• [GIVEN EXERCISE 1]:
In the force text, what is used to measure a body's inertia?
• [GIVEN EXERCISE 2]:
Please turn the paragraph of the force text that begins "It is the force that opposes" into a short list that keeps its main facts.

# Force

A net force on a body causes a body to accelerate. The amount of that acceleration depends on the body's inertia (or its tendency to resist changes in motion), which is measured as its mass. When Isaac Newton formulated Newtonian mechanics, he discovered three fundamental laws of motion.

Later, Albert Einstein proved that these laws are just a convenient approximation. These laws, however, greatly simplify calculations and are used when studying objects at velocities that are small compared with the speed of light.

## Friction

It is the force that opposes relative motion or tendency of relative motion between two surfaces in contact represented by f. When two surfaces move relative to each other or they have a tendency to move relative to each other, at the point (or surface) of contact, there appears a force which opposes this relative motion or tendency of relative motion between two surfaces in contact. It acts on both the surfaces in contact with equal magnitude and opposite directions (Newton's 3rd law). Friction force tries to stop relative motion between two surfaces in contact, if it is there, and when two surfaces in contact are at rest relative to each other, the friction force tries to maintain this relative rest. Friction force can assume the magnitude (below a certain maximum magnitude called limiting static friction) required to maintain relative rest between two surfaces in contact. Because of this friction force is called a self adjusting force.

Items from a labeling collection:
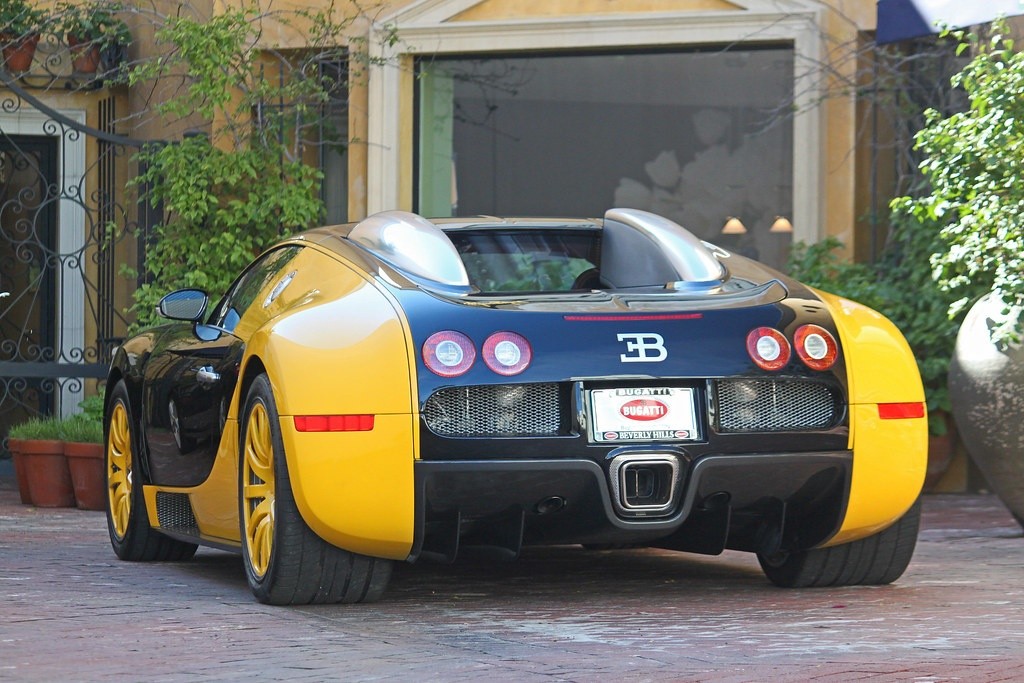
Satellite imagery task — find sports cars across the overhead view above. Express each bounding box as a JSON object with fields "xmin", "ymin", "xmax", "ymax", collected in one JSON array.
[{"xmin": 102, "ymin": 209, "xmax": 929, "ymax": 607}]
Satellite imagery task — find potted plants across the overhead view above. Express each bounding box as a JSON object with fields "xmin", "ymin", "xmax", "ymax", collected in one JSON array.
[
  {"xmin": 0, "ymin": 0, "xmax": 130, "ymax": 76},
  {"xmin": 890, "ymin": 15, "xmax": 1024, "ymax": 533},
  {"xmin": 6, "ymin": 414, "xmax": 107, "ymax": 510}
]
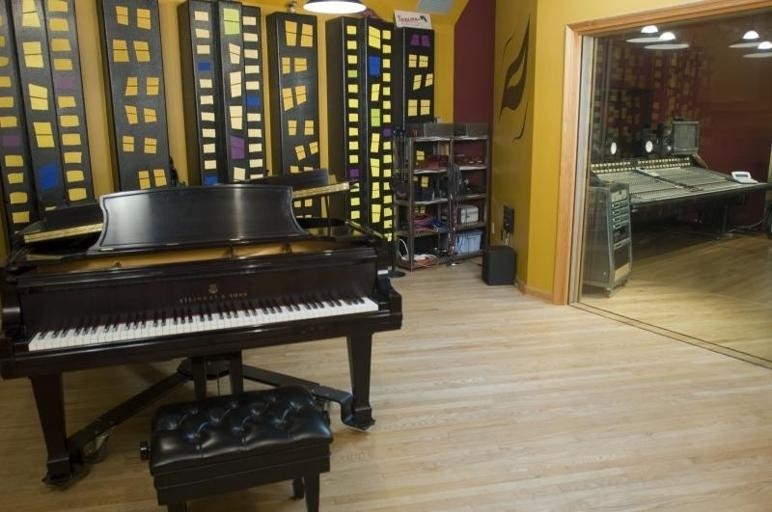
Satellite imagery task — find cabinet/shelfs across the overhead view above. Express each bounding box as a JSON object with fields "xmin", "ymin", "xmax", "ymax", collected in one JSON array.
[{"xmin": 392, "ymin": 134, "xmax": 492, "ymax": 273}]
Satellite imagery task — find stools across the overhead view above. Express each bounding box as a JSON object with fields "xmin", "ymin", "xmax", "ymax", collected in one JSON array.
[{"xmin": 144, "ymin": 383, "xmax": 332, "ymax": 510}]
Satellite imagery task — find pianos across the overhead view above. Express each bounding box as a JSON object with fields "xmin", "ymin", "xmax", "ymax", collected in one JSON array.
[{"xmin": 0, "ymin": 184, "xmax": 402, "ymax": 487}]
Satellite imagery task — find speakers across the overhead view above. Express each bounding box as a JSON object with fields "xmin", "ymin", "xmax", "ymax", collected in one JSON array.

• [FULL ANSWER 1]:
Its mass.

• [FULL ANSWER 2]:
- Friction (f) opposes relative motion, or the tendency toward relative motion, between two surfaces in contact.
- It arises at the point or surface of contact.
- It acts on both surfaces with equal magnitude and in opposite directions (Newton's 3rd law).
- It tries to stop any relative motion. When the surfaces are at rest relative to each other, it tries to keep them that way.
- It can take whatever magnitude is needed to maintain relative rest, up to a maximum called limiting static friction.
- For this reason, it is called a self adjusting force.